■ What is being asked:
In the entries below, find the line with "il simulacro della" and the line with "Yevropa quyoshining sogʻinishi 4", then retype both and everything between them exactly. Do not copy the pictures.

■ Material provided:

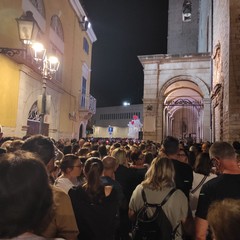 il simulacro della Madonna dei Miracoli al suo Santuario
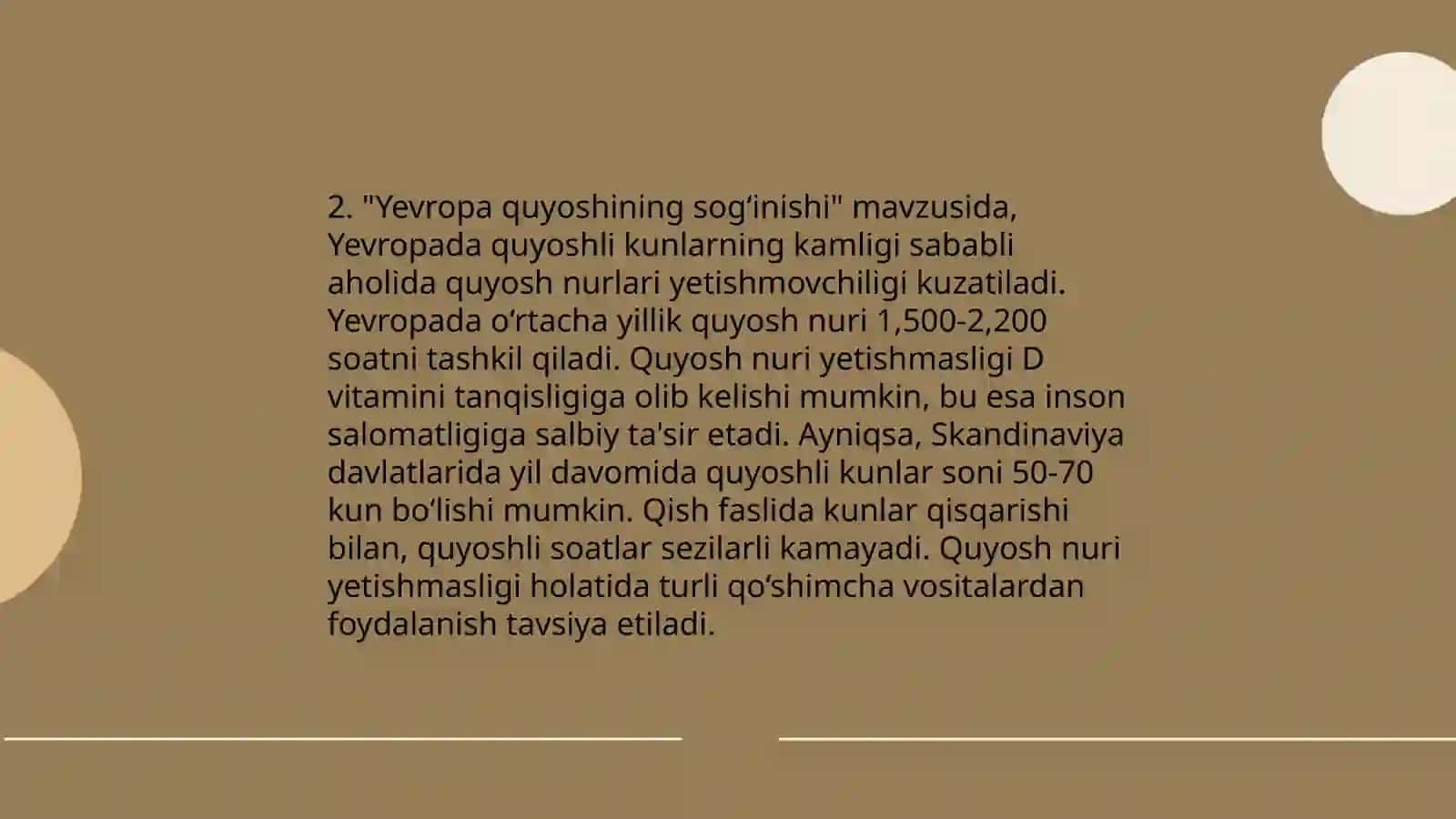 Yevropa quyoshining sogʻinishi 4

---

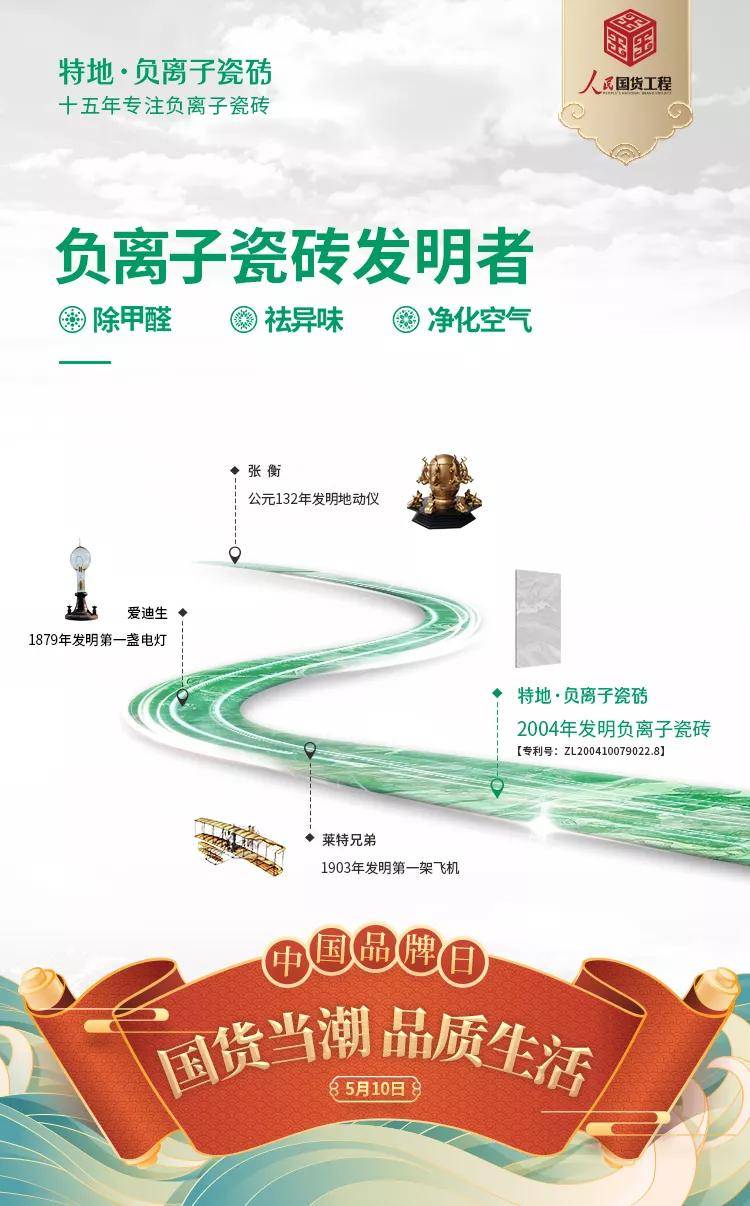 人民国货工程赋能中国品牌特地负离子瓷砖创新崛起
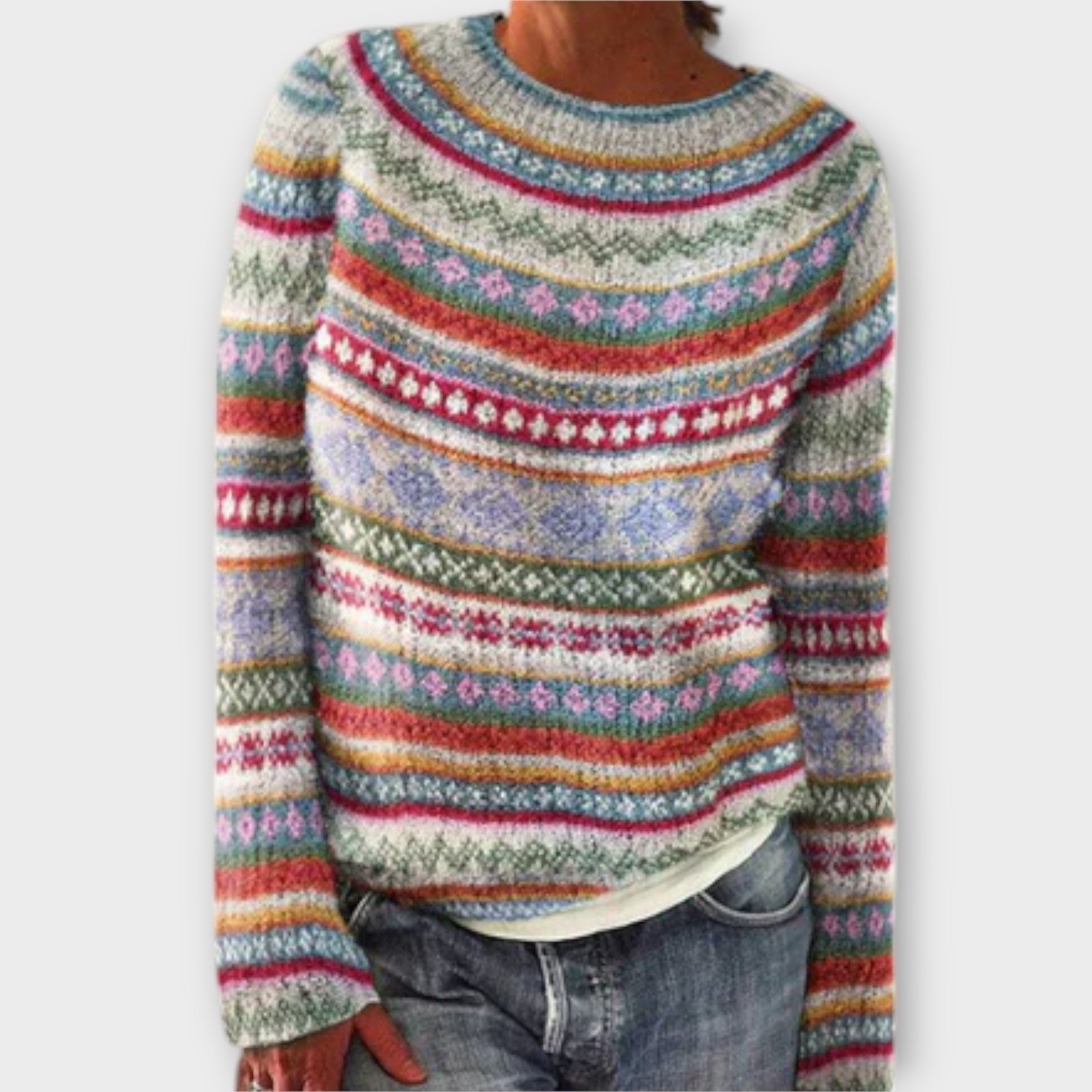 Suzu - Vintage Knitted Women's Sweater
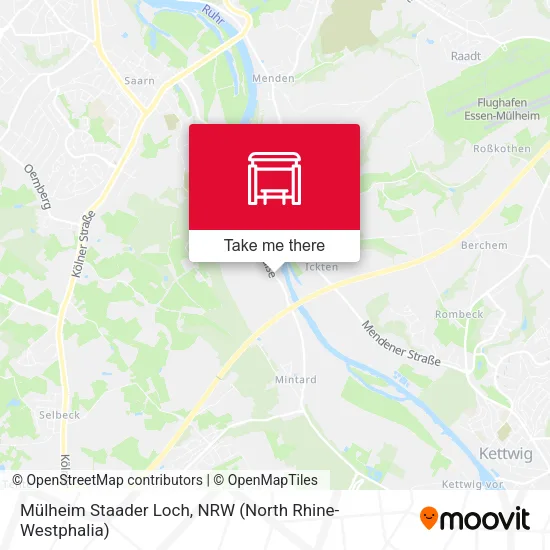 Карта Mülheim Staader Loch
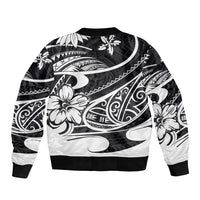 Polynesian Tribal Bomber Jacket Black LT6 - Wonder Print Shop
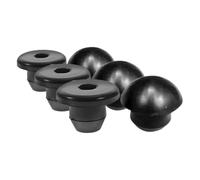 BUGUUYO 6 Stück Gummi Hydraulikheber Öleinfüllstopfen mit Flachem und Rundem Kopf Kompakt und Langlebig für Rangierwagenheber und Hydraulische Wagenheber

■ Solution below:
 il simulacro della Madonna dei Miracoli al suo Santuario
 Yevropa quyoshining sogʻinishi 4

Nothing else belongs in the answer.